Imposte

Fondo perduto agli agricoli, la doppia attività si somma

Il calo va moltiplicato con una percentuale in base al volume d’affari. Per l’aiuto perequativo si attendono i chiarimenti delle Entrate

di Francesco Giuseppe Carucci

Destinatarie delle diverse tipologie di contributo a fondo perduto introdotte dall’articolo 1 del Dl 73/2021 (decreto Sostegni-bis), se rispettano tutte le condizioni imposte, sono anche le aziende agricole.

Per il contributo automatico pari a quanto già percepito in virtù del primo decreto «Sostegni» non vi sono particolari attenzioni. Qualche accorgimento, invece, è necessario per gli agricoltori richiedenti l’integrazione del primo contributo e per coloro che, non avendo potuto fruire del precedente indennizzo, intendono richiedere il nuovo confrontando «fatturato e corrispettivi» dei periodi 1° aprile 2019-31 marzo 2020 e 1° aprile 2020-31 marzo 2021.

I titolari di reddito agrario di cui all’articolo 32 del Tuir, dal momento che «ricavi e compensi» non assumono alcuna rilevanza, al fine di determinare la percentuale applicabile al calo medio mensile ottenuto, dovranno prendere a riferimento il volume d’affari indicato nel rigo VE50 della dichiarazione Iva relativa al 2019. Nelle istruzioni all’istanza per il riconoscimento del contributo previsto dal Dl 41/2021, l’agenzia delle Entrate ha chiarito che nello stesso modo deve determinare la percentuale chi compila il quadro RD del modello redditi, pur producendo reddito d’impresa.

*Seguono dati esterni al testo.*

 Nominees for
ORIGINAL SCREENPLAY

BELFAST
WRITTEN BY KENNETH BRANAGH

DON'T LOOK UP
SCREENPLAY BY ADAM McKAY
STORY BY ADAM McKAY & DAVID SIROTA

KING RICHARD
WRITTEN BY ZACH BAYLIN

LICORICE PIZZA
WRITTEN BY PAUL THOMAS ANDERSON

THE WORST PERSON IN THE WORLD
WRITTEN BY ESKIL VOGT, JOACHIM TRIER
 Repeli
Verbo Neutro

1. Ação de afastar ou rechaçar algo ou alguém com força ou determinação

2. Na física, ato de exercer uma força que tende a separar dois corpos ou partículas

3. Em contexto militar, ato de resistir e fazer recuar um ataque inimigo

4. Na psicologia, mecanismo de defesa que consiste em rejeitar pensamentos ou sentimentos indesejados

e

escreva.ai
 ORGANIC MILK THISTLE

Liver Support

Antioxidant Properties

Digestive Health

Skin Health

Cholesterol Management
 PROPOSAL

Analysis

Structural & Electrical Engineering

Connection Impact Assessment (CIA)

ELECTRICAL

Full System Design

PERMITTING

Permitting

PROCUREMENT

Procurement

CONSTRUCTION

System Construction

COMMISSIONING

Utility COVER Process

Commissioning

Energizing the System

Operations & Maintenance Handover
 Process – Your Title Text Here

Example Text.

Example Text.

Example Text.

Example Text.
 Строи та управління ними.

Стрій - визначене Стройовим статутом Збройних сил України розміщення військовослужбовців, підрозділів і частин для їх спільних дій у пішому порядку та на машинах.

L’Agenzia ha inoltre chiarito che, per determinare la percentuale spettante in caso di contemporaneo esercizio di attività agricola in regime di reddito agrario ed attività commerciale o di lavoro autonomo, occorre considerare la somma dei volumi d’affari di tutti gli intercalari della dichiarazione Iva relativa al 2019. Questa indicazione, tuttavia, contrasta con la regola generale secondo cui per le attività non agricole si deve tener conto di ricavi e compensi desumibili dai vari quadri dei modelli redditi. Si ipotizzi il caso dell’imprenditore agricolo individuale titolare di reddito agrario che, nel contempo, esercita un’altra attività in regime forfettario. Con la circolare 10/E del 4 aprile 2016 (paragrafo 2.3) è stata chiarita la possibile convivenza dei due particolari regimi, ma nella citata ipotesi, naturalmente, l’attività non agricola non genera alcun quadro del modello Iva.

Le società agricole diverse dalle società semplici, quand’anche abbiano optato per la determinazione del reddito mediante il criterio catastale, producono redditi d’impresa dichiarati nei quadri RF o RG degli appositi modelli. I ricavi da prendere a riferimento andranno desunti dal rigo RS116 per le società di persone in ordinaria, ovvero dall’RG2 colonna 5 se in semplificata. Le società di capitali dovranno far riferimento al rigo RS107 colonna 2.

Nessuna eccezione, invece, per la determinazione di «fatturato e corrispettivi» che segue le regole generali.

Incuriosisce, invece, il criterio da adottare per il nuovo contributo perequativo destinato ai titolari di reddito agrario e a coloro che compilano il quadro RD visto che, in dichiarazione, non indicano alcun elemento proveniente dal conto economico. In tal caso non si ritiene possibile rifarsi alla dichiarazione Iva in cui non compaiano tutti gli elementi del conto economico.
L’atteso decreto del Mef e il provvedimento del direttore dell’agenzia delle Entrate dovranno risolvere il rebus.